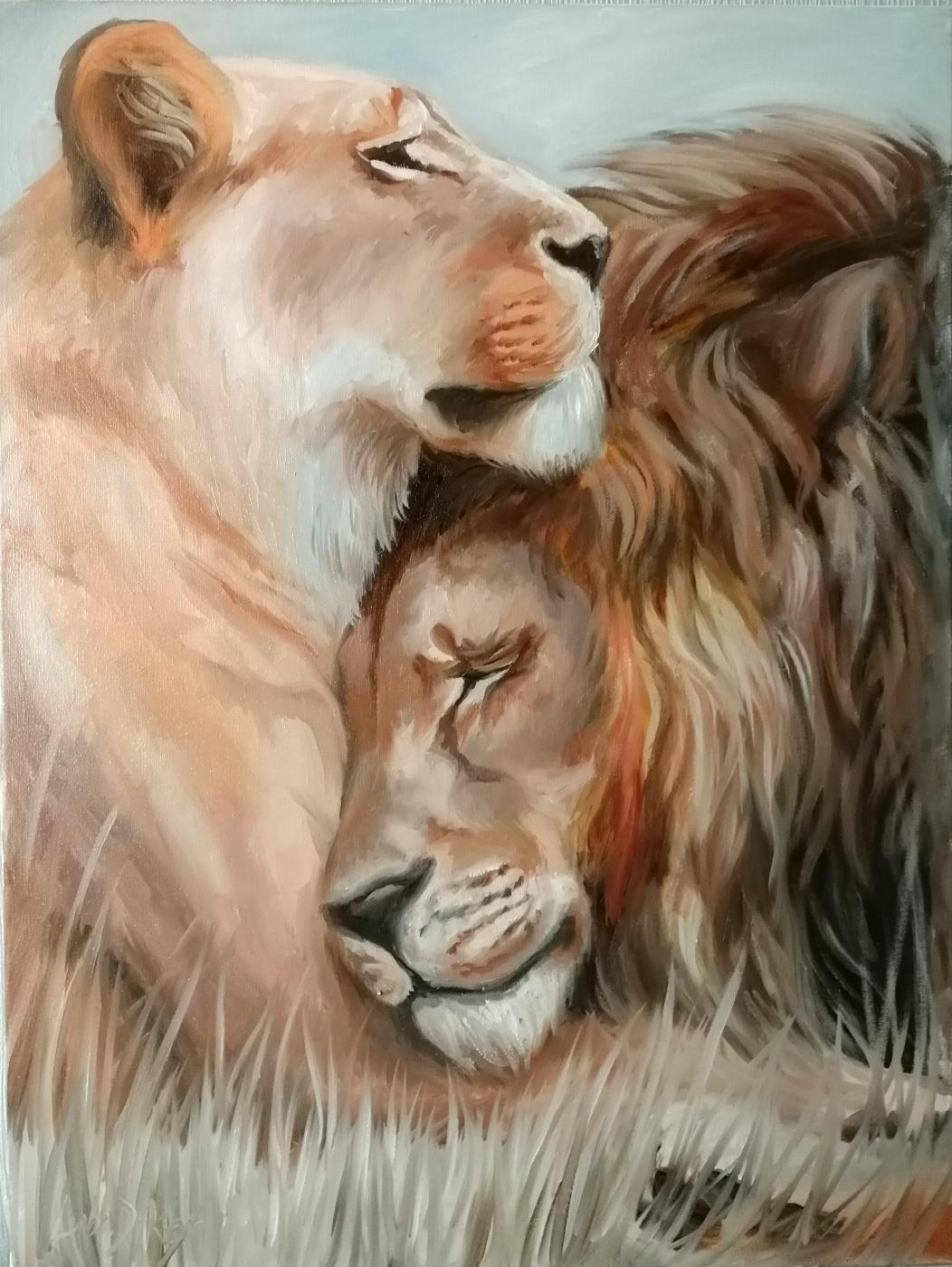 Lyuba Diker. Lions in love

==

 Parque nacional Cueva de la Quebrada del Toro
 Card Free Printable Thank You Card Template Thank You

## Instructions for the task
From the entries above, print the lines beginning at the one with "Parque nacional Cueva" and stopping after the one with "Card Free Printable", exactly as written and with nothing else.

## Reply to the exercise
 Parque nacional Cueva de la Quebrada del Toro
 Card Free Printable Thank You Card Template Thank You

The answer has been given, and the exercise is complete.